++++ Selected text

The uprising pipe 22U, the sub-atmospheric vessel 20 and the downfalling pipe 22L are formed in an arched shape as a whole and serve to pump the molten glass 21 to the sub-atmospheric vessel 20 on the siphon principle and to utilize a pressure difference to remove bubbles contained in the molten glass 21.
Each of the sub-atmospheric vessel 20, the uprising pipe 22U and the downfalling pipe 22L comprises precious metal or the like in order to avoid reaction with the molten glass 21.
By this arrangement, the molten glass 21, which is being supplied from the upstream transferring canal 30A, is stirred by the first stirrer 31a on the way to the uprising pipe to change a dissolved gas into tiny bubbles and make the molten glass 21 uniform. The molten glass 21 is pumped to the sub-atmospheric vessel 20 through the uprising pipe 22U and is degassed in the sub-atmospheric vessel 20. The degassed molten glass 21 is directed to the downstream transferring canal 30B through the downfalling pipe 22L and is transferred to the forming step.
The most important property for the material of parts in direct contact with the molten glass 21 in the sub-atmospheric vessel 20 stated earlier is to prevent glass from being contaminated.
A similar required characteristic is also required for the material of the equipment for connecting respective melting, refining and forming zones to transfer the molten glass.
From this viewpoint, specific precious metal having a high melting point has been frequently utilized in the equipment, which deals with molten glass. In particular, when producing a glass product required for having functionality, it is more strongly encouraged to decrease the amount of impurities, which are introduced from the material of the parts.
However, it is not acceptable to use such precious metal in a large amount as in usual ferrous or nonferrous metal since such precious metal is extremely expensive. For this reason, the precious metal that is used in glass producing equipment has been formed in a thin plate to be utilized as a refractory structure lining or to be utilized as a thin cylindrical pipe having a complete round cross-section, which is the most difficult to collapse.
The arrangement wherein a refractory structure, such as the sub-atmospheric apparatus 10, is lined with precious metal as stated earlier has a problem of mismatching in thermal expansion between refractory and precious metal. For this reason, a thin cylindrical pipe made of precious metal and having a complete round cross-section is utilized.
However, it is inevitable to increase the diameter of such a cylindrical pipe to enlarge the cross-sectional area of the pipe since the amount of the molten glass 21 to deal with tends to increase recently. Several problems stated below have become evident because of such a demand to increase the diameter.
First, there is a problem that a mere increase in the diameter means a proportional increase in the amount of precious metal to use, which results in an explosive increase in equipment costs.
Next, there is a problem of glass defect, which is caused by the sublimation phenomenon of precious metal. Although this problem is rarely caused when molten glass is filled in a cylindrical pipe without gaps, this problem cannot be ignored since the cylindrical pipe is actually used, having spaces remaining therein, in a few cases.
In other words, a slight amount of oxide is caused to sublimate from a surface of precious metal when the precious metal is exposed to a high temperature of a thousand and several hundreds ° C. or above in the presence of oxygen in a sufficient amount. The oxide thus formed is not stable, and the oxide is reduced. by a subtle environmental change, causing tiny metal particles to be recrystallized. Tiny metal particles thus recrystallized are taken in the molten glass. Since the tiny metal particles in the molten glass are not completely dissolved, some of the particles are solidified and remain in the glass, causing quality defect.
The present invention is proposed in consideration of the problems stated earlier. It is an object of the present invention to provide a conduit for molten glass, a molten glass degassing method and a molten glass degassing apparatus, which are capable of producing homogenous and good quality glass at a low cost.

++++++++

What is expected
Summarize the text on molten glass degassing in two sentences.

++++ Exercise data

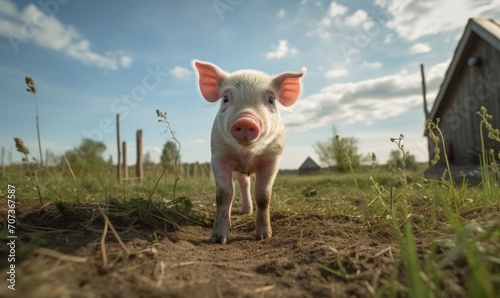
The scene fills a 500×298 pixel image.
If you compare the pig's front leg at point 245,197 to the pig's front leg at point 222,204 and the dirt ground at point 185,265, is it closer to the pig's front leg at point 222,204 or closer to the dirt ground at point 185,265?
the pig's front leg at point 222,204

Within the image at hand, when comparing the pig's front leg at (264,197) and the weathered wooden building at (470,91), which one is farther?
the weathered wooden building at (470,91)

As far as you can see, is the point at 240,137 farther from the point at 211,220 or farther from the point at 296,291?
the point at 296,291

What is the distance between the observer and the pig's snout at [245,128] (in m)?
3.31

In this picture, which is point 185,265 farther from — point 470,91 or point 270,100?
point 470,91

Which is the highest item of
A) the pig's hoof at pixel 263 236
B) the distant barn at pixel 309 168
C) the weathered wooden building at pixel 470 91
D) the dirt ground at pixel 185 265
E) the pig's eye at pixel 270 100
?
the weathered wooden building at pixel 470 91

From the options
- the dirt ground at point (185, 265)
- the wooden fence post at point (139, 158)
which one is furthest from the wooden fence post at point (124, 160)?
the dirt ground at point (185, 265)

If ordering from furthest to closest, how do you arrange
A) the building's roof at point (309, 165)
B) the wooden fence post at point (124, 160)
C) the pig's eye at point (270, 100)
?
the building's roof at point (309, 165) → the wooden fence post at point (124, 160) → the pig's eye at point (270, 100)

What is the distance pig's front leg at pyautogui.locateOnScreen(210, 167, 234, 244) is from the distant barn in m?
32.4

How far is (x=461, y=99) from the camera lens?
1437 centimetres

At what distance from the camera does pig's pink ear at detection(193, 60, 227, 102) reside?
443 centimetres

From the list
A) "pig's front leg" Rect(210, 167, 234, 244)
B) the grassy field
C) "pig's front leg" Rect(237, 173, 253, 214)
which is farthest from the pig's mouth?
"pig's front leg" Rect(237, 173, 253, 214)

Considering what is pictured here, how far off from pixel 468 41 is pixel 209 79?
13.2m

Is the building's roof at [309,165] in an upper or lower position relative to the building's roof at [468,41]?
lower

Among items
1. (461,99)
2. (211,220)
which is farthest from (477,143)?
(211,220)
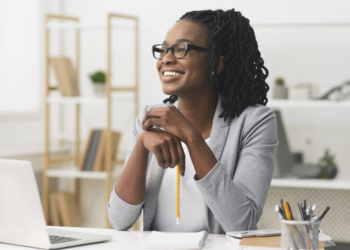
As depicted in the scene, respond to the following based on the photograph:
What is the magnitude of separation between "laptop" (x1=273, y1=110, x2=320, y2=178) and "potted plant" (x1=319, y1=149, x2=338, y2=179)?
0.11 ft

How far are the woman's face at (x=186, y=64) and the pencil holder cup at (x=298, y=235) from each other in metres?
0.64

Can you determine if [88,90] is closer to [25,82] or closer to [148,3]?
[25,82]

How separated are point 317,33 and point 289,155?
0.75 metres

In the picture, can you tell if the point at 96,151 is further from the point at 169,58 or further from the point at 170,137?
the point at 170,137

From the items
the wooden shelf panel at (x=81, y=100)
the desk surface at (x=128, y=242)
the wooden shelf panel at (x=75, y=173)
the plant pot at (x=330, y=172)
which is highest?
the wooden shelf panel at (x=81, y=100)

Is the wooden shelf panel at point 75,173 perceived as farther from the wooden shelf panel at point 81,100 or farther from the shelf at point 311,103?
the shelf at point 311,103

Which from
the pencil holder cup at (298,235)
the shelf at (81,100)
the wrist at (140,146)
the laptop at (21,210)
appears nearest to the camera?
the pencil holder cup at (298,235)

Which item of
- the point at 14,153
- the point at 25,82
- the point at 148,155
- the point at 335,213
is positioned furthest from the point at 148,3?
the point at 148,155

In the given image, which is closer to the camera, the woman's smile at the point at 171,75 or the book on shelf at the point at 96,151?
the woman's smile at the point at 171,75

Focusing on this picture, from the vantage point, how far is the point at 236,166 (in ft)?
5.05

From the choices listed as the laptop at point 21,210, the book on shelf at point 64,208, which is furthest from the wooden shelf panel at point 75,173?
the laptop at point 21,210

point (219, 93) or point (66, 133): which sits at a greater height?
point (219, 93)

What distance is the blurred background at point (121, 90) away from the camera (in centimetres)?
296

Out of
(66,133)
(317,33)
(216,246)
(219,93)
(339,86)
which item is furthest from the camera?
(66,133)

++++++++

Answer to this problem
Molten glass is pumped up an uprising pipe into a sub-atmospheric vessel, degassed there, and sent down a downfalling pipe to the forming step, and these parts are made of precious metal to avoid reacting with and contaminating the glass. Because precious metal is extremely expensive, and growing glass volumes call for wider pipes, costs rise sharply and sublimated metal can leave particle defects in the glass, problems that the invention addresses with a conduit, degassing method, and degassing apparatus meant to produce homogenous, good-quality glass at low cost.